A solution to this lies in the use of ‘synthetic’ data. Artificially generated or augmented, synthetic data provides a means of increasing the amount of data available on which to train an AI model. This in turn reduces the need for manual annotation and extensive data collection and delivers training data that more fully represents the diversity of human experience. Importantly, synthetic data can preserve real-world characteristics and safeguards privacy, while also avoiding consent-related issues.

Lifelong learning

The evolution of data-driven video technology, and the development of AI on which it is now reliant, is not only based on the availability of sufficient computational power and data sets. Development and refinement of AI in the future must bring increased reliability and accuracy, and this will, in part, come through fine-tuning models based on their application in the real world. This presents a challenge to developers in how they bridge the gap between testing and live operation, to ensure greater degrees of accuracy in the analyses AI makes.

This can be achieved through the application of ‘ModelOps’, the name given to a collection of tools, technologies and best practices used to deploy, monitor and also manage AI models – including machine learning models, for which the term ‘MLOps’ is employed.’

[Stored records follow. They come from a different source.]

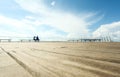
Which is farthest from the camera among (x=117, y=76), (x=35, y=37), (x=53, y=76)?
(x=35, y=37)

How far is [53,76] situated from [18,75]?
455 mm

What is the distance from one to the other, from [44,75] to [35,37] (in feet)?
98.7

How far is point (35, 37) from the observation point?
103 ft

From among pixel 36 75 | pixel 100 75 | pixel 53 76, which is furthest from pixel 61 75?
pixel 100 75

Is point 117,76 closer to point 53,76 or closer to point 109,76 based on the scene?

ModelOps allows developers to uncover suboptimal outcomes in their machine learning models and take appropriate action as required, such as training the model further, or replacing the data it relies on. Using ModelOps, developers can continuously monitor an operational environment and evaluate the performance of an AI model over time. This helps identify and assess any system deterioration, sometimes caused by the changes in data, compared to the training data, as a result of ‘concept drift’ – a corrupting shift in the relationship between the input and output data in an AI model.

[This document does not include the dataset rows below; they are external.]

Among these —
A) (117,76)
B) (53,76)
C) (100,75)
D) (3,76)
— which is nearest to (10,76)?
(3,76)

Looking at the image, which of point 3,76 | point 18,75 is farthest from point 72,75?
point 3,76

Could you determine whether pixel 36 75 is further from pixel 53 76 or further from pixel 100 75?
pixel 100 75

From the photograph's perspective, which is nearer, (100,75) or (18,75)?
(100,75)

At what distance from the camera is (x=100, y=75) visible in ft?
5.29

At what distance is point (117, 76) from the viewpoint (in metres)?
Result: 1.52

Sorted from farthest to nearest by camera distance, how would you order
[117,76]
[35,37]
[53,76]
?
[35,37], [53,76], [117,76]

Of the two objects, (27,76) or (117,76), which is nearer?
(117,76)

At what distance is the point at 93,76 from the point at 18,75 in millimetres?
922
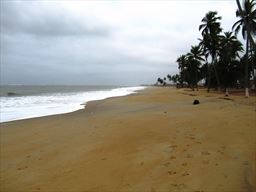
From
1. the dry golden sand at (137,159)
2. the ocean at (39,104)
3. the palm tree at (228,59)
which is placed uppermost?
the palm tree at (228,59)

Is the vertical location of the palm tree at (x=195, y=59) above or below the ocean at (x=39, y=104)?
above

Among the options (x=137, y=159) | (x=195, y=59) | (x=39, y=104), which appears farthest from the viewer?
(x=195, y=59)

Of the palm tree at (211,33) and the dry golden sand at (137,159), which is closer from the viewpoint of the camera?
the dry golden sand at (137,159)

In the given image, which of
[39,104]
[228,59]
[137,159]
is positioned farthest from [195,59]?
[137,159]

Of course, the continued development of AI on which data-driven video technology depends very much relies on the wider acceptance of AI by consumers, businesses and governments. For video surveillance, which has its roots in the use of CCTV cameras for security applications, that trust has already been established. Now that AI underpins innovative applications for data-driven video, however, it’s important that the technology is used in responsible ways.

This requires organisations working with AI to adhere to regulations and, where these are still in development, adhering to guidelines such as the G7 AI Code of Conduct, which Milestone Systems adopted in early 2024. This aims to promote safe, secure, and trustworthy AI worldwide and was agreed by G7 leaders at the end of October 2023 alongside a set of Guiding Principles to follow when developing new AI systems.

Untapped potential

The success of data-driven video technology today owes much to critical stages in the development of AI, including the work of the ‘Godfathers of AI’, the 2018 Turing Award winners Bengio, Hinton and LeCun, whose pioneering work in deep learning drove the development of computer vision, as well as Fei-Fei Li’s development of ImageNet.

Andrew Ng and others found a way to train neural networks at scale using graphic processing units (GPUs), while Google’s introduction of ‘Transformers’ in 2017 advanced work in the field of natural language processing (NLP) and then in computer vision (CV).

Work by these individuals – and many others – has supported the development of data-driven video technology over recent years and has allowed users to gain deeper insights into how their organisations operate, allowing them to make better decisions and gain greater efficiencies.

Now, as AI is developed further, so the evolution of video technology will draw on work in related fields being undertaken today and into the future. As such, the video sector should perhaps be seen as a ‘sandbox’ that delivers real-world applications for AI, providing users of data-driven video technology with value beyond security alone.

The successful application of AI in video technology also provides a signpost for developers, showing how people can and should remain at the centre of the technology. It also serves to remind those that seek to regulate AI that it can be used to support people as they go about their work.

For data-driven video technology and the AI that drives it, it’s most certainly a case of ‘watch this space!’